On Retrospectivity — Unilateral Sole Arbitrator Appointments Covered
The Finance Company could not take shelter behind the prospectivity direction given by the Supreme Court's Constitution Bench in Central Organisation for Railway Electrification v. ECI SPIC SMO MCML (JV) (2025) 4 SCC 641. The Court carefully analysed that the prospectivity direction in that case was expressly limited to the appointment of three-member arbitral tribunals — intended to protect completed and ongoing proceedings involving three-member panels in public-private contracts.
"So far as the appointment of the sole Arbitrator unilaterally is concerned, the law laid down has not been made prospective. Consequently, the principles of law as laid down in Central Organisation for Railway Electrification shall apply retrospectively to the appointment of the sole arbitrator unilaterally."
On Challenge at Execution Stage — Award Without Jurisdiction is Non-Est
The Finance Company contended that the jurisdictional plea had not been raised before the arbitrator and could not now be raised in revision proceedings challenging an execution order. The Court rejected this as well, relying on the recent Supreme Court ruling in Bhadra International which had authoritatively settled that a challenge to an arbitrator's ineligibility can be raised at any stage of proceedings — including collateral execution proceedings.

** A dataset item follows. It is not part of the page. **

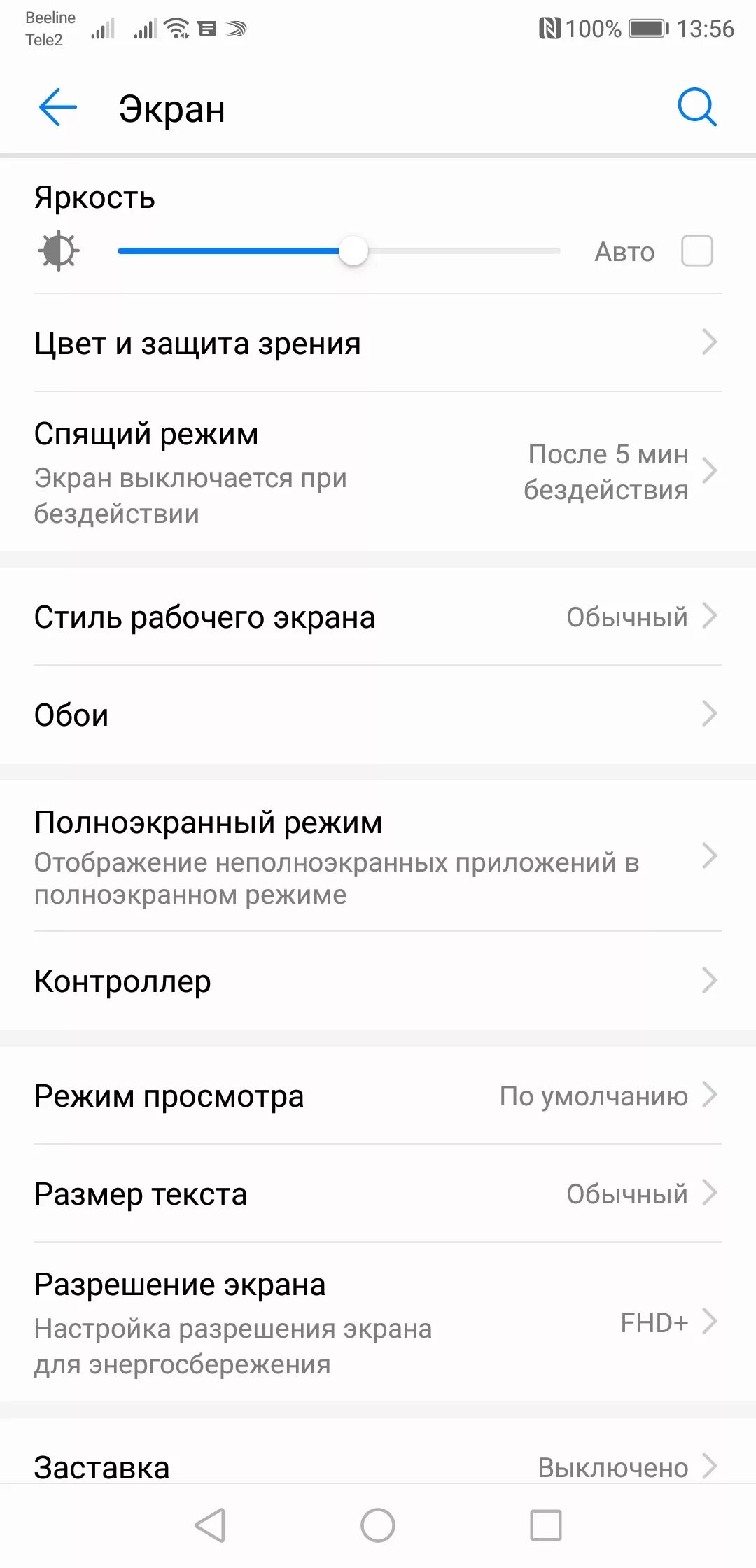 Хуавей выключается экран. Huawei p20 pro ekran. хуавей p20 pro характеристики. виджет регулировки яркости экрана андроид хуавей. хонор 50 настройки экрана.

"A challenge to an arbitrator's ineligibility could be raised at any stage because an award passed in such circumstance is non-est, i.e., it carries no enforceability or recognition in law." The Court drew the analogy to civil court decrees: just as a decree passed by a civil court lacking subject-matter jurisdiction is coram non judice and can be challenged in execution, an arbitral award passed without inherent jurisdiction suffers from the identical infirmity. "An arbitrator who lacks jurisdiction cannot make an award on the merits."
On Article 14 — Unilateral Appointment Violates Constitutional Equality
The Court further grounded its ruling in constitutional principle. A clause that allows one party to unilaterally appoint a sole arbitrator violates Article 14 of the Constitution of India, for it breaches the principle of equal treatment of parties — a principle that applies not merely to the conduct of arbitral proceedings but to the very appointment process. "The appointment of the sole Arbitrator unilaterally appointed by the Finance Company is violative of Article 14 of the Constitution of India. It was invalid."
Both civil revision petitions were allowed. The attachment order dated 30.09.2022 was set aside. The arbitration award dated 20.01.2021 was declared to be without jurisdiction and inexecutable. The pending Section 34 proceedings before the VIII Additional District Judge, Vijayawada were closed as a futile exercise. Liberty was granted to both parties to initiate fresh arbitration proceedings in accordance with law. No order as to costs.